Screen

Small Comfort

When I find myself in times of trouble, certain movies comfort me. In my various chats with friends on both sides of the US/Canada border in the past couple of weeks, I’ve been mentally taking notes about the media they’re consuming in an effort to find a cultural salve against the creeping threat of the worst people and their worst instincts. Is it a form of spiraling? Perhaps, but it’s the spiraling I know, so please let me have it. 

Being unable to provide much in the way of political reassurance and disinclined to fall into ‘live laugh love’ empty comforts to my people, I try to offer the one thing I do well which is movie recommendations. The films that I always turn to when things are tough. Whether it’s something as high-level as a monster in a position of unchecked power, or something as small-scale as a particularly bad mushroom trip, these are the films – oddly, both released within a year of one another – that provide a warm blanket of stability for me. Maybe they will for you, too.

##########

▸ **Tasks to complete**
A. Please answer these questions from the Small Comfort essay.
(i) The friends the writer has been chatting with live on both sides of which border?
(ii) What is the one thing the writer says they do well?
(iii) How close together were the comfort films released?
B. Write out the Small Comfort essay starting at "Being unable to" and ending at "for you, too.", and swap "warm blanket" for "steady anchor".

▸ **Dataset excerpt**

##########

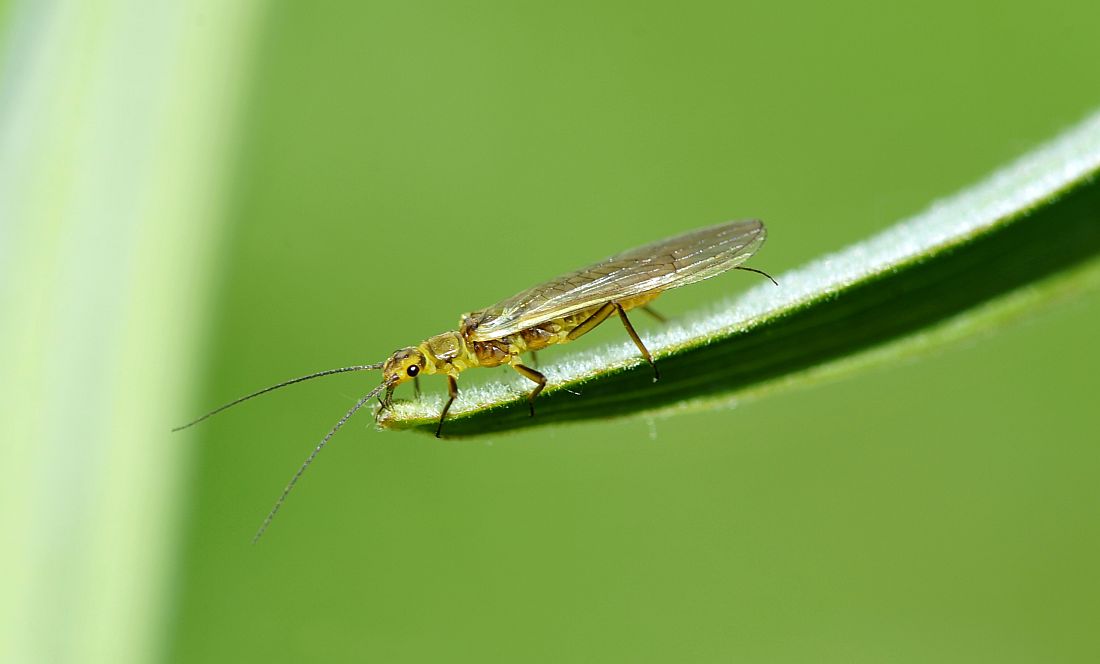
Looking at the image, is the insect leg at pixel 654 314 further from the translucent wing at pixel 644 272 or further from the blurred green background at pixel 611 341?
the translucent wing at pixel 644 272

##########

▸ **Answers for the exercise**
A.
(i) The US/Canada border.
(ii) Movie recommendations.
(iii) Within a year of one another.

B.
Being unable to provide much in the way of political reassurance and disinclined to fall into ‘live laugh love’ empty comforts to my people, I try to offer the one thing I do well which is movie recommendations. The films that I always turn to when things are tough. Whether it’s something as high-level as a monster in a position of unchecked power, or something as small-scale as a particularly bad mushroom trip, these are the films – oddly, both released within a year of one another – that provide a steady anchor of stability for me. Maybe they will for you, too.